Settimana della quinta domenica di Quaresima – mercoledì
Vangelo
Lc 18, 31-34
Lettura del vangelo secondo Luca
In quel tempo. Il Signore Gesù prese con sé i Dodici e disse loro: «Ecco, noi saliamo a Gerusalemme, e si compirà tutto ciò che fu scritto dai profeti riguardo al Figlio dell’uomo: verrà infatti consegnato ai pagani, verrà deriso e insultato, lo copriranno di sputi e, dopo averlo flagellato, lo uccideranno e il terzo giorno risorgerà». Ma quelli non compresero nulla di tutto questo; quel parlare restava oscuro per loro e non capivano ciò che egli aveva detto.
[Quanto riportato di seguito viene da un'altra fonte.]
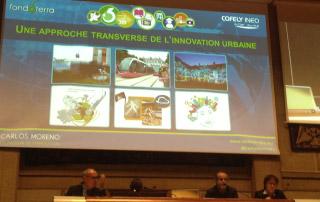 Carlos Moreno à la tribune lors de l'anniversaire de la Fondation Fondaterra, lundi 7 octobre à Paris.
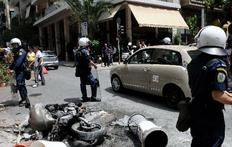 Μοτοσυκλέτες και αυτοκίνητα κάηκαν στην Καλλιδρομίου από την επίθεση των κουκουλοφόρων.
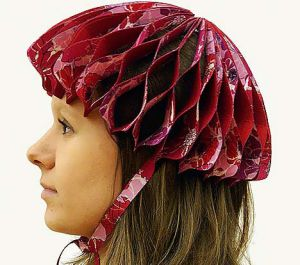The helmet is made from robust textiles that folds easily.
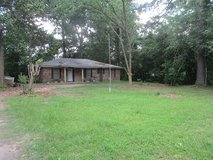 3-2, Half acre, Country Living, Kingwood Schools in Kingwood, Texas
Il Vangelo di Luca è tutto impostato come un grande itinerario verso Gerusalemme. Man mano che il Signore si avvicina alla città santa, che è la città della sua passione, della sua morte e della sua risurrezione, egli educa il discepolo a credere nella vita eterna e a sopportare lo scandalo di una morte così crudele per ereditare la vita eterna. Gesù, anche in questo “preannunzio della passione”, come tecnicamente chiamiamo questo brano, parla non solo della sua morte, ma anche della sua risurrezione ma, come annotava Luca, “quel parlare restava oscuro”.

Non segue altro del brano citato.